When people say stuff like “I just want to explore Elden Ring”, that’s like watching behind-the-scenes content or looking at a concept art book of a movie without watching the movie. It can be enjoyable but it’s not a complete experience, you’re missing the original context entirely. I wish people realized that.
I agree with you in that people are missing out but I’m of the mind that if that’s how they want to play the game, let them. Back to dead cells, there’s also a mechanic called aspects where the game will warn you that achievements are disabled and it may make the game too easy (maybe idr if actually tells you or just implies it). So they partially or completly remove challenge. But some people don’t want to challenge themselves they just want to nuke rooms. And I’ve done that few times and being an unstoppable force of nature via abilities can be fun
Another example is settlements with my buddy in no man’s sky. Yes he’s missing out on game content such as all building and timers wand watching the settlement grow. But he just doesn’t find that fun but rather building intricate bases and structures
Where you say people can ruin the challenge by making it too easy 1000% agree. In dead cells nothings changing me from setting that one extra life I get, to unlimited, effectively bashing my head against a level or boss till I clear, leaving death with no consequence and as such, making it so I don’t have to git gud. My comfort zone is difficult, but a little room for error
As for the part of easy mode or just exploring is like behind the scenes content or art books, I’m gonna have to disagree. Maybe I’m taking that to literally or missing something but I’d consider those supplemental to the original media. Like I don’t need to see a behind the scenes video to enjoy Skyrim, maybe I’ll pay more active attention to level design or how things are place to draw attention. But I can still fully enjoy the city of Whiterun without knowing the city was designed to route you through the shopping district, through the temple and up the castle.
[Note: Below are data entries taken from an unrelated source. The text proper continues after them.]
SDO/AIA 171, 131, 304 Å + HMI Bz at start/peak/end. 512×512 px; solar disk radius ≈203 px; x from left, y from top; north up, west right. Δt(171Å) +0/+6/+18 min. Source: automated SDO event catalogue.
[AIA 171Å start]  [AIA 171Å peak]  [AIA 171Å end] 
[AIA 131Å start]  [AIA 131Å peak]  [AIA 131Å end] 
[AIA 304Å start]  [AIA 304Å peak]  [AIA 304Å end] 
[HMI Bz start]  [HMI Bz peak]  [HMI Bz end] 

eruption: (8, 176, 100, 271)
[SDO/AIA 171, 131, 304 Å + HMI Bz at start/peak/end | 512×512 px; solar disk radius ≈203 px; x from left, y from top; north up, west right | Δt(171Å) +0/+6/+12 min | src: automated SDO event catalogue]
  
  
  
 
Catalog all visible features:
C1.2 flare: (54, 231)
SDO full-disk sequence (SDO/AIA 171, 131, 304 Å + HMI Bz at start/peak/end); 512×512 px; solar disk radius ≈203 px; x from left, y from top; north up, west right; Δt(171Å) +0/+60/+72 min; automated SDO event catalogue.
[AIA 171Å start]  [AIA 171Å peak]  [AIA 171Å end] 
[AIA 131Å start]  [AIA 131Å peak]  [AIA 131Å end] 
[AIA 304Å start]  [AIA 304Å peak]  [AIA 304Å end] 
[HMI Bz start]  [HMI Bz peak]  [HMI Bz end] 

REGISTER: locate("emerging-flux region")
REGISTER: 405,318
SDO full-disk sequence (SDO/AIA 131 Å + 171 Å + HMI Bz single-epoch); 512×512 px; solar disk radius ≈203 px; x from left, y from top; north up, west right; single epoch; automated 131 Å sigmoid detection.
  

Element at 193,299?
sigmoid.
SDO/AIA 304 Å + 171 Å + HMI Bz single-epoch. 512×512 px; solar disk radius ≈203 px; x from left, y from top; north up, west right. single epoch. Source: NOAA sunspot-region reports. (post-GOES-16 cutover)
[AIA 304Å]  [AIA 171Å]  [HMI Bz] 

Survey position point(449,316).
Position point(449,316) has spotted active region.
I see it more as a different approach or focus. People who value exploration want that to be the focus rather than having a super tough fight. Some people want both, where that super tough fight is part of the journey see what’s across that clearing over there
TLDR, it’s about finding that sweet spot between challenging and comfortable people ARE missing content but it’s a trade off for what they find enjoyable
Edit: this kinda turned into a rant, hopefully it makes sense
TL;DW: Mark lays out 3 reasons why a game dev might choose to make a game challenging, discusses why it is difficult to balance difficulty, and then talks about how Silksong balances difficulty by always giving players another path to explore when they hit a boss that seems impossible.